Pick out every line in the records below that contains the word "track", and copy each of those lines.

▶ [Supplied material]:
##############################

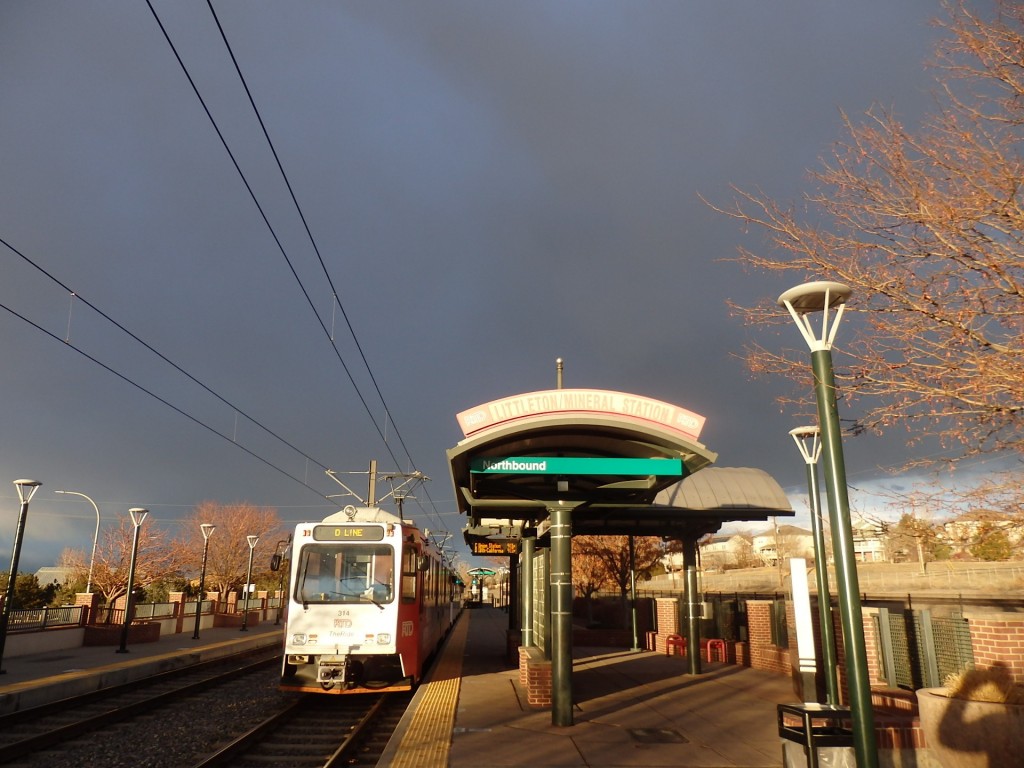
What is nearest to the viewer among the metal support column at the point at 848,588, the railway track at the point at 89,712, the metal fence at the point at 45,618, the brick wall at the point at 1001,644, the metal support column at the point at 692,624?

##############################

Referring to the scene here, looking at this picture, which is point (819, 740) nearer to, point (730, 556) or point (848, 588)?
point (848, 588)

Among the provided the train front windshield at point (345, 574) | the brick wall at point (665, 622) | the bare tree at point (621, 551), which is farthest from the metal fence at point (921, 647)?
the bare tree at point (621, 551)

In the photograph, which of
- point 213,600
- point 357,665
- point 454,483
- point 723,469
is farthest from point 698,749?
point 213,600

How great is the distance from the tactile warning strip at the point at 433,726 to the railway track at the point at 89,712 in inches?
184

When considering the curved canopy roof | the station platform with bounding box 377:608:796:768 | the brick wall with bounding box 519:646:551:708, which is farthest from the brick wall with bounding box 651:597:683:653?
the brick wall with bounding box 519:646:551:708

##############################

▶ [Result]:
What is nearest to the viewer among the metal support column at the point at 848,588, the railway track at the point at 89,712, the metal fence at the point at 45,618, the brick wall at the point at 1001,644, the metal support column at the point at 692,624?
How great is the distance from the tactile warning strip at the point at 433,726 to the railway track at the point at 89,712 in inches?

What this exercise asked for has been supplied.